Isn’t it weird how a room can look completely different to you in a moment of panic? The walls somehow look less vibrant; the sign on the stall door seems less grabbing, and almost mocking in its presence. The sounds you have heard several times in your life now sound like echoes of the past, reminding you that there is a possibility that what you knew, mightn’t be what you will know.
Styrofoam – I have never been particularly fond of it. The sound, the texture, the feel of it in my mouth… But now, at I look at it, I realize how scary it truly is.
‘Pee in this cup’, she said to me. Typically the act of urinating is something I find to be an easy task, being that I somehow find a way to do it every hour, on the hour. This time was different. The sign in front of me urged me to clean up the streets and help the environment. I saw some kind of irony here. The Styrofoam, the sign. I sit reading a sign urging me to better the eco-system, as I force myself to pee in one of the most poorly decomposing substances known to man.
Once I make my… deposit… I walk into the other room, hand her the cup and sit down on the relatively comfortable stool. ‘Some of your hormones indicate pregnancy’, she continued.
Ten minutes pass. Negative. Thank goodness.
Ten minutes pass. Negative…. What now?
Typically speaking, all of my past follow-ups have showcased normal findings. Nothing specifically alarming. After which, I would head home feeling I had wasted my time. Yesterday, I had wished my day had felt like wasted time.
While I was thrilled to discovered I was not barren, the uncertainties which remained did cause further discomfort.
If these irregularities are not a result of a baby, then what exactly is my problem?
To be honest, as much as the concept of conception freaked me out, it was almost a relief to think that maybe some questions were receiving their answers.
Looking at the strip, seeing the bright red come into focus, much alike the lens of a camera. Slowly, but surely. ‘What will this mean? If… I am not’. From here I was informed that I would need to be sent to specialist, Dr. Craig, to learn further. While the idea of further pursuit is comforting, the wait and unknown present is less than desirable.

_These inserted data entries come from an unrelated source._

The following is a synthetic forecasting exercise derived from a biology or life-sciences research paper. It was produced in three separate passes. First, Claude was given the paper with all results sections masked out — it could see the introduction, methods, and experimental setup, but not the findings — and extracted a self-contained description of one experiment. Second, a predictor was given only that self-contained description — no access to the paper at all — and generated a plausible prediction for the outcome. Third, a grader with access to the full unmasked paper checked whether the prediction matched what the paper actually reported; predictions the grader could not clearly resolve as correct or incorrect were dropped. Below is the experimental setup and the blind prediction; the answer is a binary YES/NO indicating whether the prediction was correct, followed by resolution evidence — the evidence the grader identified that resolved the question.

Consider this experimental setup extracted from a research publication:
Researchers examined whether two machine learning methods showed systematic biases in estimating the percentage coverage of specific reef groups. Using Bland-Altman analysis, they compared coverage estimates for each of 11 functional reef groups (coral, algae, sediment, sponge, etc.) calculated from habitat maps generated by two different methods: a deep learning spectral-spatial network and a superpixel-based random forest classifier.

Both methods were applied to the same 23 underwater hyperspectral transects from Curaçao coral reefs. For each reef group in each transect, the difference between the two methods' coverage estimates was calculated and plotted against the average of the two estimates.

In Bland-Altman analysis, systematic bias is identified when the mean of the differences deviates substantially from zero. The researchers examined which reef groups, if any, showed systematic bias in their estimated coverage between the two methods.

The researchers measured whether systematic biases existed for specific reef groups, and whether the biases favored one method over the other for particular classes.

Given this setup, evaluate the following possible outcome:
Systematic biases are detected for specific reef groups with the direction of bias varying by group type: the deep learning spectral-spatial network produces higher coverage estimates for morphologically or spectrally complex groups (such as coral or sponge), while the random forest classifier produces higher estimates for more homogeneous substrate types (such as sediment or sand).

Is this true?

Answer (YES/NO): NO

Quite contrary to what I have grown used to, the session both began and ended at the times which I had been told it would. Most usually I find myself beginning and ending my appointment at least 20 minutes later than expected. I, a complete cloud of shock, meandered to the elevator.
The door closed.
But just like that, another one opened.
Typically speaking the only people who call me are my mother, my boyfriend and my friend Elizabeth, so when an unknown number was attached to my phone vibrating, I was not sure who it could possibly be.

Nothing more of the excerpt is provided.